New midrange members of the Hewlett-Packard Precision Architecture Computer Family - includes related article on double-sided surface mount process - technical

Hewlett-Packard Journal, June, 1989 by Thomas O. Meyer, Russell C. Brockmann, Jeffrey G. Hargis, John Keller, Floyd E. Moore

New Midrange Members of the Hewlett-Packard Precision Architecture Computer Family

NEW MIDRANGE HP PRECISION ARCHITECTURE computer systems have been added to the HP 9000 and HP 3000 Computer families. The HP 9000 Model 835 technical computer and the HP 3000 Series 935 commercial computer share the same system processing unit (SPU). Designed with significantly improved floating-point and integer performance, the Model 835/Series 935 SPU meets the computational needs of mechanical and electrical computer-aided engineering (CAE) and multiuser technical and commercial applications.

The HP 3000 Series 935 (Fig. 1) is configured for business applications and runs HP's proprietary commercial operating system, MPE XL. HP 9000 Model 835 products include the Models 835S and 835SE general-purpose multiuser computers, the Models 835CHX and 835SRX engineering workstations with 2D and 3D (respectively) interactive graphics, and the powerful Model 835 TurboSRX 3D solid-rendering graphics superworkstation with animation capability (Fig. 2). All Model 835 systems run the HP-UX operating system. As a member of the HP Precision Architecture family, the Model 835/Series 935 SPU supports a wide variety of peripherals, languages, networks, and applications programs.

User Requirements

Like its predecessor, the Model 825/Series 925 SPU, the Model 835/Series 935 SPU's definition was driven by requirements from several different application areas. In addition to the requirements of small size, low power dissipation, low audible noise, flexible I/O configurations, and tolerance of a wide range of environmental conditions normally required for a midrange technical or commercial product, the Model 835/Series 935 SPU design addresses several other needs. For scientific computation and mechanical and electrical CAE applications, high floating-point and integer computational performance is desired. The Model 835/Series SPU provides more than a 300% increase in floating-point performance and more than a 50% increase in integer performance over the Model 825/Series 925. The Model 835/Series 935 has been benchmarked at 14 MIPS and 2.02 MFLOPS.
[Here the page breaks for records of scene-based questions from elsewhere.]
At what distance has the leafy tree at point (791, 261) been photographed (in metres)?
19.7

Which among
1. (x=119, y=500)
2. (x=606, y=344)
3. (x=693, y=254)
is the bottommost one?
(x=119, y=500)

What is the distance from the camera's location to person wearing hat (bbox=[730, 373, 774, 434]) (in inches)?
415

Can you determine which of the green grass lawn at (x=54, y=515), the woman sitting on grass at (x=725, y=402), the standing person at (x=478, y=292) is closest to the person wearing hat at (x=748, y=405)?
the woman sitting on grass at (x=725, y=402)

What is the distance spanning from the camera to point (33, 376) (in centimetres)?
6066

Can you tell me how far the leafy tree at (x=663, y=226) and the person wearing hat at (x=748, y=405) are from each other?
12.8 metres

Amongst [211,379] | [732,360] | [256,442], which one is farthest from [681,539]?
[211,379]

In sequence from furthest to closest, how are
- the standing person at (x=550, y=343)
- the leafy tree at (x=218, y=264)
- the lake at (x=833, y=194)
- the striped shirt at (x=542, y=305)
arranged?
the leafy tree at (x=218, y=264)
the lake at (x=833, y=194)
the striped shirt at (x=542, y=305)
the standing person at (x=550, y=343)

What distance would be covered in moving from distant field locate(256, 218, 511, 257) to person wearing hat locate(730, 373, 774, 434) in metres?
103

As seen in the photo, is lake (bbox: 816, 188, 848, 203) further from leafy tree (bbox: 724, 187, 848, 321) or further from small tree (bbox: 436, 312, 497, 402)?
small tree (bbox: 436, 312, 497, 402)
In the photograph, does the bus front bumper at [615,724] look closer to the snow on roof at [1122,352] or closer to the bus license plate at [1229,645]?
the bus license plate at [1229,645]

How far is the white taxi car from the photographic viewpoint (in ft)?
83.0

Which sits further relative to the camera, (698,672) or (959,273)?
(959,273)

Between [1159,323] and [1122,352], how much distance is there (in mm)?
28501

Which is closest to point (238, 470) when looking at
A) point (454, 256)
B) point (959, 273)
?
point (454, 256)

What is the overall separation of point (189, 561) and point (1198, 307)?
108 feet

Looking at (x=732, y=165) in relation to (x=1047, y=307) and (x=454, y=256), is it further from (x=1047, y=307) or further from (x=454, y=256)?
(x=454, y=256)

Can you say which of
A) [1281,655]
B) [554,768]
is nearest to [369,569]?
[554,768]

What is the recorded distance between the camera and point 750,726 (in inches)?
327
Customers who own or plan to purchase a Model 825 or Series 925 want the ability to upgrade to the faster Model 835/Series 935 without having to replace the whole computer. To meet this requirement, the Model 835/Series 935 processor is designed so that an upgrade can be easily done at a customer's site by exchanging two boards. Because of HP Precision Architecture compatibility, user applications migrate and realize enhanced performance without modification or recompilation.

For all application areas, main memory capacity is an important influence on overall system throughput. To meet increased memory requirements, a compact, double-sided surface mount 16M-byte memory board has been made available. Designed to work in any of the Model 825/Series 925 or Model 835/Series 935 products, this board doubles memory capacity to either 96M or 112M bytes depending on the configuration.

Design Overview

The Model 835/Series 935 uses many of the same components as the Model 825/Series 925 SPU. Common components include the mechanical package, the power supply, I/O cards, the I/O expander, the battery backup unit, and the memory cards. This high degree of commonality not only assures easy upgrade potential but also minimized design time.

A block diagram of the Model 835/Series 935 SPU is shown in Fig. 3. The two boards unique to this SPU are the processor and processor dependent hardware (PDH) boards highlighted in the block diagram and shown in Fig. 4.

The following sections will explain the approaches taken to meet the performance requirements mentioned earlier. In addition, the design considerations for a compact 16M-byte memory board using a new double-sided surface mount manufacturing process will be discussed.

Processor Board

The Model 835/Series 935 processor board reuses much of the technology developed for the Model 825/Series 925, a practice frequently called "leverage" within HP. Eight VLSI integrated circuits make up the core of the processor board: the CPU (central processing until), the SIU (system interface unit), two CCUs (cache controller units), the TCU (TLB controller unit), the FPC (floating-point controllers), and two commercially available floating-point chips. Of these, the CPU, SIU, TCU, and two CCUs are functionally identical to those used in the Model 825/Series 925 processor but run 20% faster. These parts were designed in HP's NMOS-III VLSI process. The FPC and the floating-point chips, new for the Model 835/Series 935 processor, will be discussed later.

In addition to faster VLSI, a number of performance enhancements over the Model 825/Series 925 processor board are found on the Model 835/Series 935 processor board. These include:

* An eight-times-larger cache (128K bytes by 2 sets, unified instructions and data).

* A two-times-larger translation lookaside buffer or TLB (2K instruction entries and 2K data entries). Since HP Precision Architecture defines page sizes to be 2K bytes, this allows 8, bytes of main memory to be mapped directly into the TLB.